(Task)
Word-for-word repetition of the records below is needed, but only from the line holding "My mom as a" through the final line, with pictures excluded.

Data extracted from a collection:
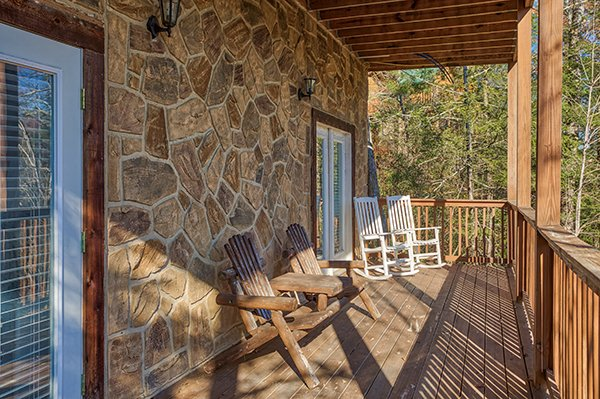 Deck with Adirondack bench and rocking chairs at Mountain Top View, a 3 bedroom cabin rental located in Gatlinburg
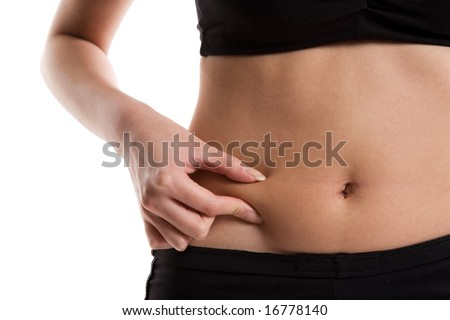 An isolated shot of a slim girl measuring her body fat - stock photo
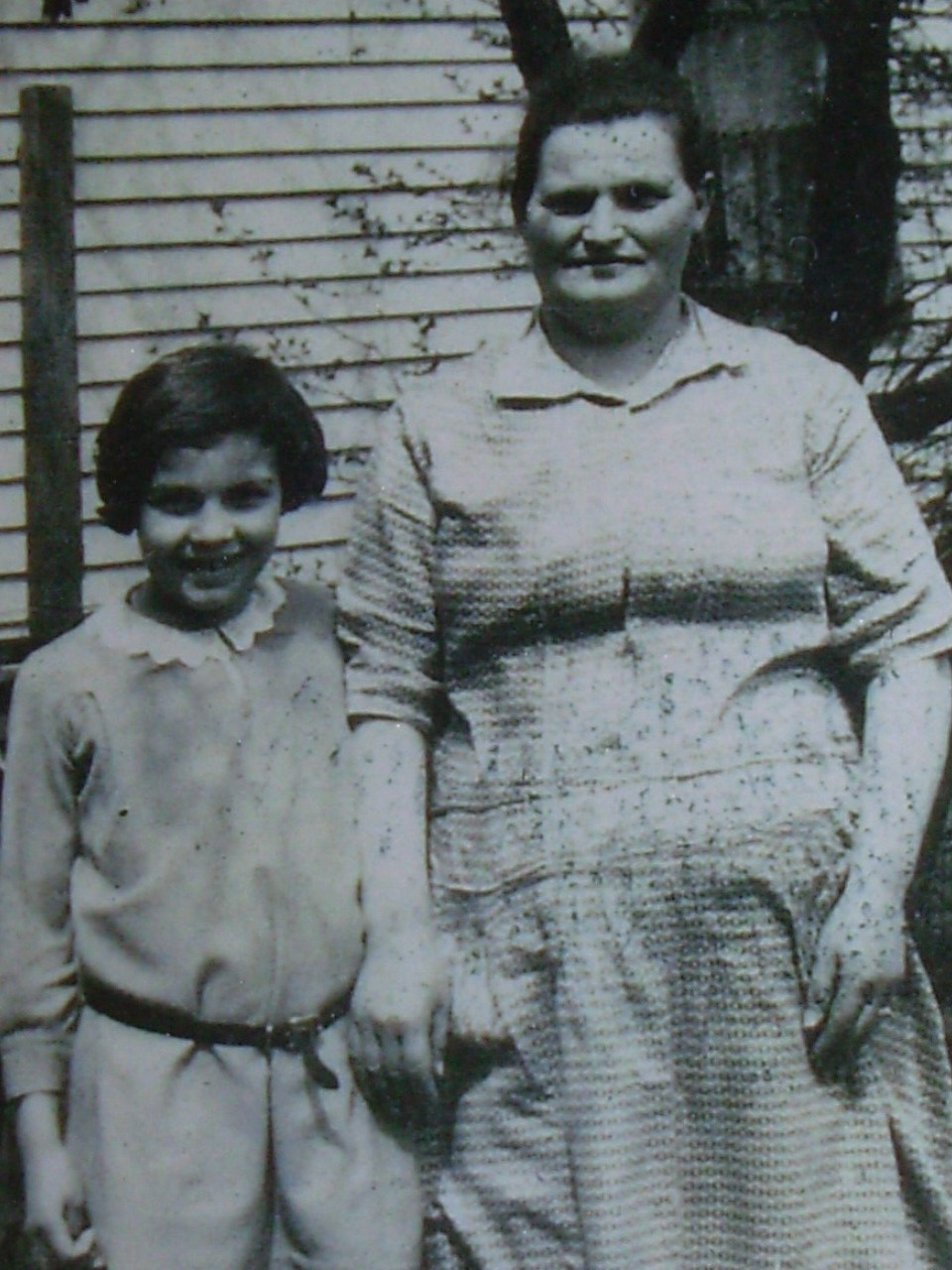 My mom as a little girl with my Nana! my Nana's death was before I was born.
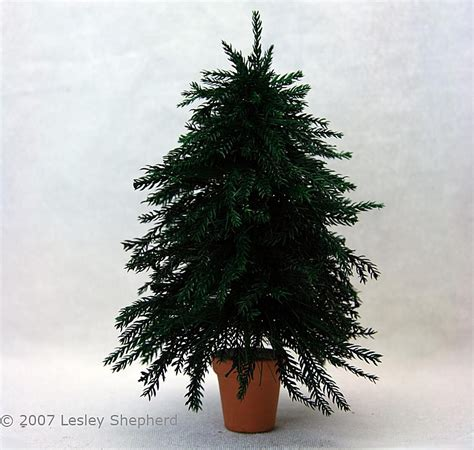 how to make a christmas tree wtih rubber gloves make a dollhouse trees from lycopodium moss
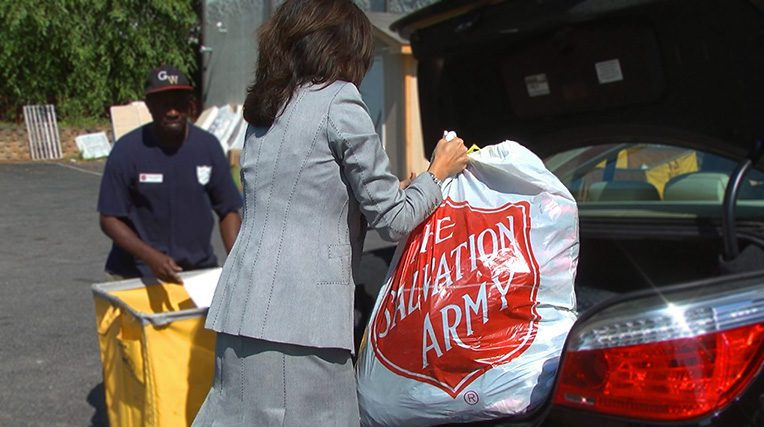 Woman holding Salvation Army plastic bag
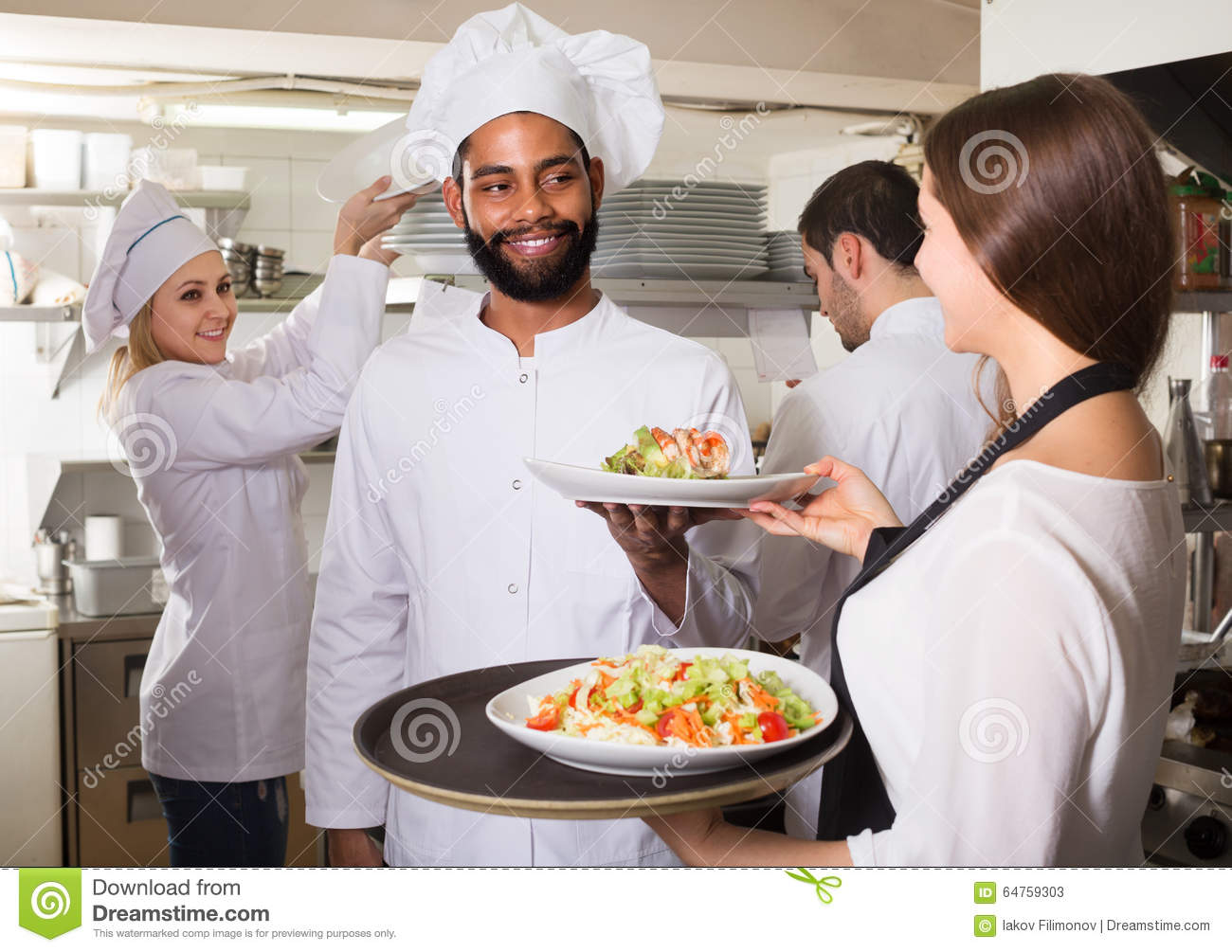 Exterior: Waitress And Cooking Team In Restaurant Stock Image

(Task answer)
 My mom as a little girl with my Nana! my Nana's death was before I was born.
 how to make a christmas tree wtih rubber gloves make a dollhouse trees from lycopodium moss
 Woman holding Salvation Army plastic bag
 Exterior: Waitress And Cooking Team In Restaurant Stock Image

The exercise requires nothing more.